Sungjun memutar bola matanya malas. "Emang biasanya muka gue gimana? Perasaan sama aja deh, idung ada, mata ada, bibir juga ada. Apanya yang agak lain?"
"Maksud gue raut muka lo, Sungjun! Emosi gue ngobrol lama-lama sama lo," gerutu Jeongwoo sebelum akhirnya bangkit dan meninggalkan teman sekelasnya itu.
"Gue juga emosi ngobrol sama lo," balas Sungjun.
Sungjun kembali menatap buku-buku miliknya, ini bukan dirinya dan ia tidak terbiasa seperti ini.
"Bodo amat deh! Selagi resikonya masih bisa gue tanggung, gak perlu maksain kaya gini."
Keputusan Sungjun sudah bulat, ia hanya akan belajar seperti biasanya saja, saat di sekolah dan di asrama sebelum tidur.

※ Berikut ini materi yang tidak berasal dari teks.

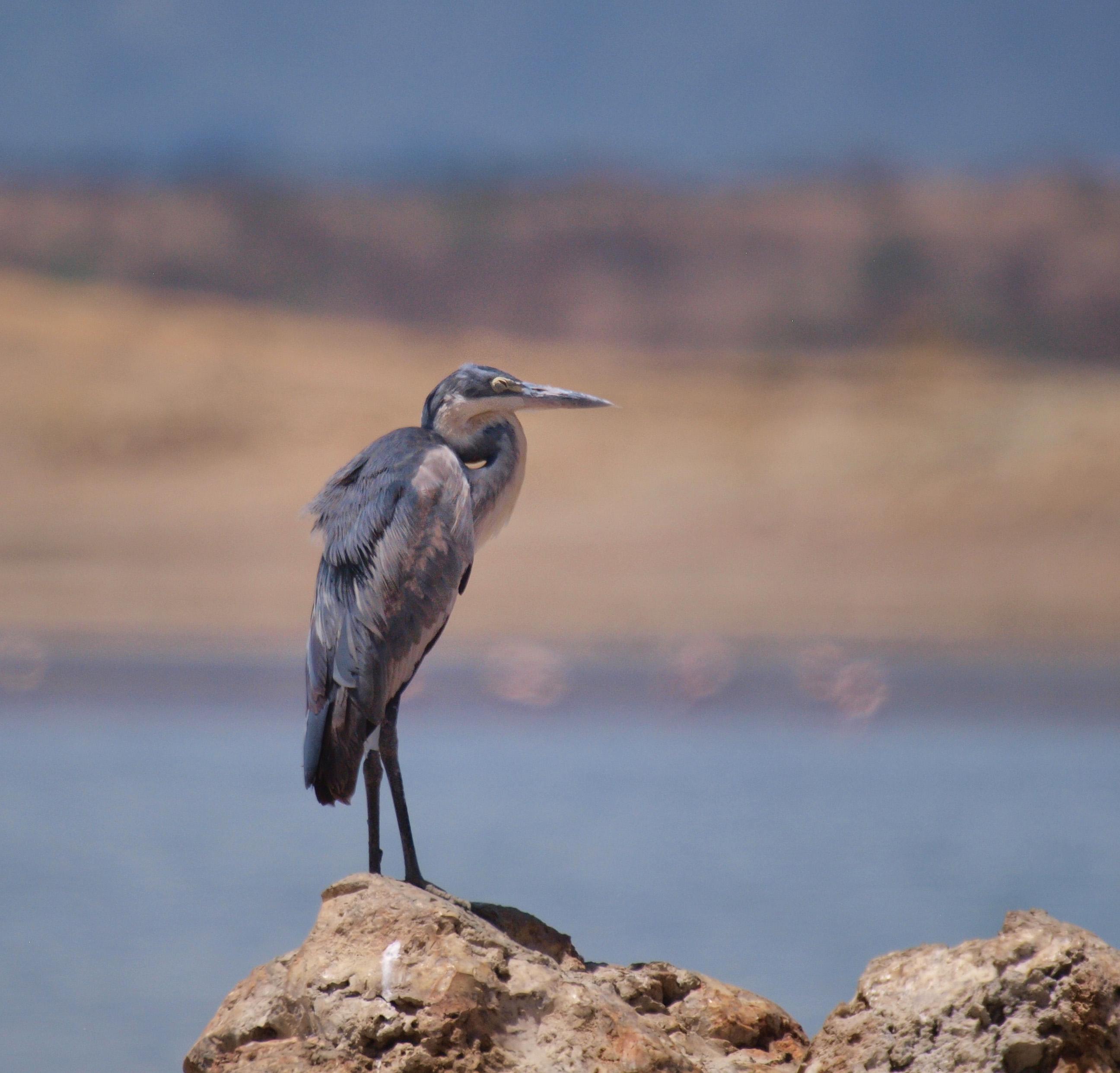 Grey Heron Lake Magadi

Sungjun keluar dari kelasnya, karena masih jam istirahat ia akan pergi ke kantin menyusul teman-temannya yang lain. Di tengah perjalanan mata Sungjun memicing, ia melihat Jia yang terus berjalan seraya menundukan kepalanya.
"Jia!" panggil Sungjun.
Gadis bernama Jia itu sadar jika ada yang memanggilnya, tapi ia sengaja bersikap tak acuh.
🕸🕸🕸
Kyungjun, Taehun, Hyunsoo, Junhyeok dan Hwi tengah menikmati makan siang bersama. Sesekali mereka melemparkan candaan yang membuat makan siang mereka tidak membosankan.
Hanya disaat seperti ini mereka dapat melupakan masalah yang menimpa mereka, meskipun hanya sesaat.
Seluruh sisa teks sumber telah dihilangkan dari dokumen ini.